/---
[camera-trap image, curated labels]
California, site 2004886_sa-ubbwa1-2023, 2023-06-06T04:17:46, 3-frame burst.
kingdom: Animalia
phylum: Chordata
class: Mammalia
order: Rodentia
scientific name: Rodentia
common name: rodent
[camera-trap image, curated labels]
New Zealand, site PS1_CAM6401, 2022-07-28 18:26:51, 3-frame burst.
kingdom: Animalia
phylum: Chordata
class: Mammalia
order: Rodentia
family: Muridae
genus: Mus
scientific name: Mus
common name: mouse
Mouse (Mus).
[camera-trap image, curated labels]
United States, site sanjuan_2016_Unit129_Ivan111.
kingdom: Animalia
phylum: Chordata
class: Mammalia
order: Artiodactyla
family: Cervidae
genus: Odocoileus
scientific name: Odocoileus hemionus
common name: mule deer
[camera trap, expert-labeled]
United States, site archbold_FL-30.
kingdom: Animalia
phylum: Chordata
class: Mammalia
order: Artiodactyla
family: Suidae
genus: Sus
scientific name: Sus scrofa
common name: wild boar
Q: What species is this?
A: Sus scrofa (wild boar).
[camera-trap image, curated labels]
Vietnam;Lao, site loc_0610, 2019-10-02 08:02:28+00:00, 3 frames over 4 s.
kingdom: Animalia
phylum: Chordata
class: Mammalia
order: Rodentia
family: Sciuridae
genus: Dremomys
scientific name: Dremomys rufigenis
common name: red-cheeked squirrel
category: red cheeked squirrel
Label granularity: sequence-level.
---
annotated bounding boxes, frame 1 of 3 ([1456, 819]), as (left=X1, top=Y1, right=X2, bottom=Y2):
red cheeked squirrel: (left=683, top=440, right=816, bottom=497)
\---
Repeat every record, keeping each word and mark exactly as it is.

[camera-trap image, curated labels]
California, site 2004886_sa-ubbwa1-2023, 2023-06-06T04:17:46, 3-frame burst.
kingdom: Animalia
phylum: Chordata
class: Mammalia
order: Rodentia
scientific name: Rodentia
common name: rodent
[camera-trap image, curated labels]
New Zealand, site PS1_CAM6401, 2022-07-28 18:26:51, 3-frame burst.
kingdom: Animalia
phylum: Chordata
class: Mammalia
order: Rodentia
family: Muridae
genus: Mus
scientific name: Mus
common name: mouse
Mouse (Mus).
[camera-trap image, curated labels]
United States, site sanjuan_2016_Unit129_Ivan111.
kingdom: Animalia
phylum: Chordata
class: Mammalia
order: Artiodactyla
family: Cervidae
genus: Odocoileus
scientific name: Odocoileus hemionus
common name: mule deer
[camera trap, expert-labeled]
United States, site archbold_FL-30.
kingdom: Animalia
phylum: Chordata
class: Mammalia
order: Artiodactyla
family: Suidae
genus: Sus
scientific name: Sus scrofa
common name: wild boar
Q: What species is this?
A: Sus scrofa (wild boar).
[camera-trap image, curated labels]
Vietnam;Lao, site loc_0610, 2019-10-02 08:02:28+00:00, 3 frames over 4 s.
kingdom: Animalia
phylum: Chordata
class: Mammalia
order: Rodentia
family: Sciuridae
genus: Dremomys
scientific name: Dremomys rufigenis
common name: red-cheeked squirrel
category: red cheeked squirrel
Label granularity: sequence-level.
---
annotated bounding boxes, frame 1 of 3 ([1456, 819]), as (left=X1, top=Y1, right=X2, bottom=Y2):
red cheeked squirrel: (left=683, top=440, right=816, bottom=497)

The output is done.